Possible shifts in Sea Power was also attributed to technologically reworked innovations such as the submarine for underwater exploration, exploitation and defense, amphibious and anti-amphibious operations, in which a possibility of the “iron man” armor can be developed, and sea-basing, which basically means turning towards the sea, wherein for example, the naval bases can provide seamlessly inter-operable capabilities and capacities to secure possible air, surface, and underwater threats. As such, the capabilities and capacities of the marine and maritime agencies of the Philippines should be continually assessed to address and adapt to these new technological innovations.

Of the six elements towards being a nation with immense sea power, the two elements of the character of the people and the government might be the least addressed within the Philippines. As was stated earlier, the Philippine government tends to focus on creating land-based policies. The review of the 1994 NMP, although a big leap in terms of shifting government land based ideologies towards being more maritime in nature, is just the tip of the iceberg.

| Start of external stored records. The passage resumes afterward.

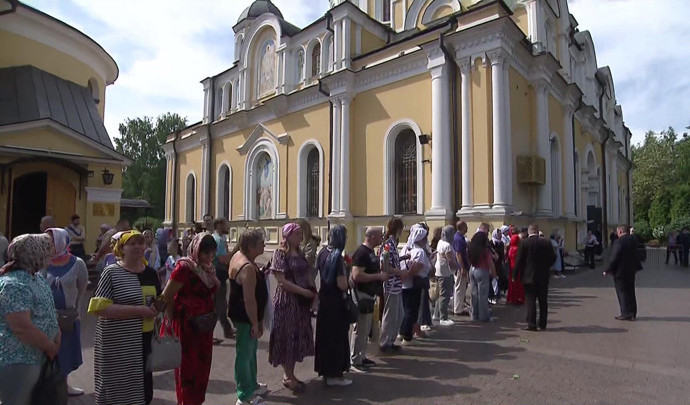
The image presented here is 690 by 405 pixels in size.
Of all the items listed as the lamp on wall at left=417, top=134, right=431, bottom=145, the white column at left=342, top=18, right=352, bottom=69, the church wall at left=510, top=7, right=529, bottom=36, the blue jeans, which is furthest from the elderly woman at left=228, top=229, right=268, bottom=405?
the church wall at left=510, top=7, right=529, bottom=36

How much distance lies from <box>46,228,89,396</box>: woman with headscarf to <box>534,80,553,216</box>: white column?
14.1 m

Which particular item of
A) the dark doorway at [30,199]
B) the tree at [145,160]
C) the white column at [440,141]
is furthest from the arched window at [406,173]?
the tree at [145,160]

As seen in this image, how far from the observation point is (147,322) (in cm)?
364

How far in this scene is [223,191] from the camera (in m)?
25.2

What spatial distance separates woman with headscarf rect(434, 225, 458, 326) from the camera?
792 cm

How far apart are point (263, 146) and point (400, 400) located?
18796mm

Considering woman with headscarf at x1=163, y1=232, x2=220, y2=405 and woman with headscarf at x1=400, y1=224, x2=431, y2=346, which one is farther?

Other movements from the academe, the Judiciary and the Legislative Department would be a major contribution through the combination of efforts. A relevant example would be a more proactive approach of the legislative department in passing bills which will make us more sea-based and compliant with the UNCLOS. Examples of these bills that are already filed with the Philippine Congress are the Maritime Zones Bill and the ASL Bill.

The character of the people and the government was elucidated to be intertwined with one another inasmuch as a government with a maritime character will have the capacity to create a nation and people of maritime identity. Changing the character of the government, much more so, the character of the people is akin to changing the culture of our countrymen to be more focused and involved in matters of the sea. It entails a re- education of viewing ourselves as a maritime nation, a sea-based people. This would necessitate not only programs and policies from the government but more importantly, an inculcation of Filipino Pride for our seas through the sense of ownership and entitlement of the Filipino people in the richness and the vast potential of our waters and the inherent need to protect what is ours.